**DATA EXTRACTS:**
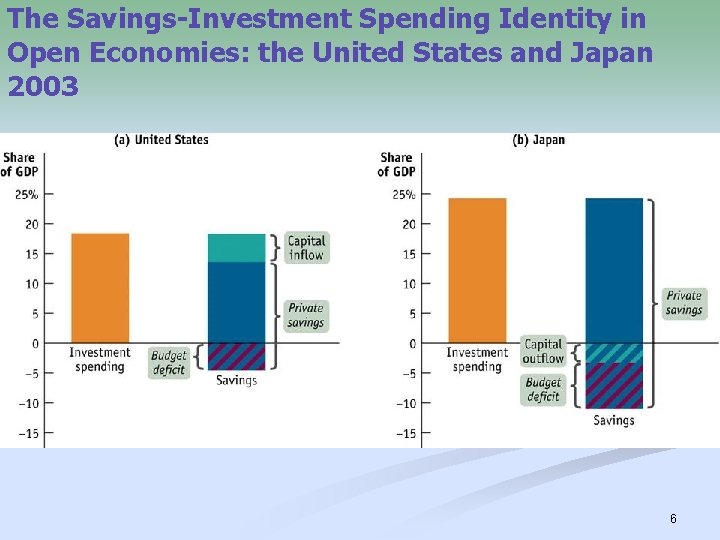 The Savings-Investment Spending Identity in Open Economies: the United States and Japan 2003

(a) United States

Share of GDP

25%
20
15
10
5
0
−5
−10
−15

Investment spending

Capital inflow

Private savings

Budget deficit

Savings

(b) Japan

Share of GDP

25%
20
15
10
5
0
−5
−10
−15

Investment spending

Private savings

Capital outflow

Budget deficit

Savings

6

**TASK DETAILS:**
Pictures are to be dropped, and every record is to be copied exactly.

**WRITTEN SOLUTION:**
 The Savings-Investment Spending Identity in Open Economies: the United States and Japan 2003

(a) United States

Share of GDP

25%
20
15
10
5
0
−5
−10
−15

Investment spending

Capital inflow

Private savings

Budget deficit

Savings

(b) Japan

Share of GDP

25%
20
15
10
5
0
−5
−10
−15

Investment spending

Private savings

Capital outflow

Budget deficit

Savings

6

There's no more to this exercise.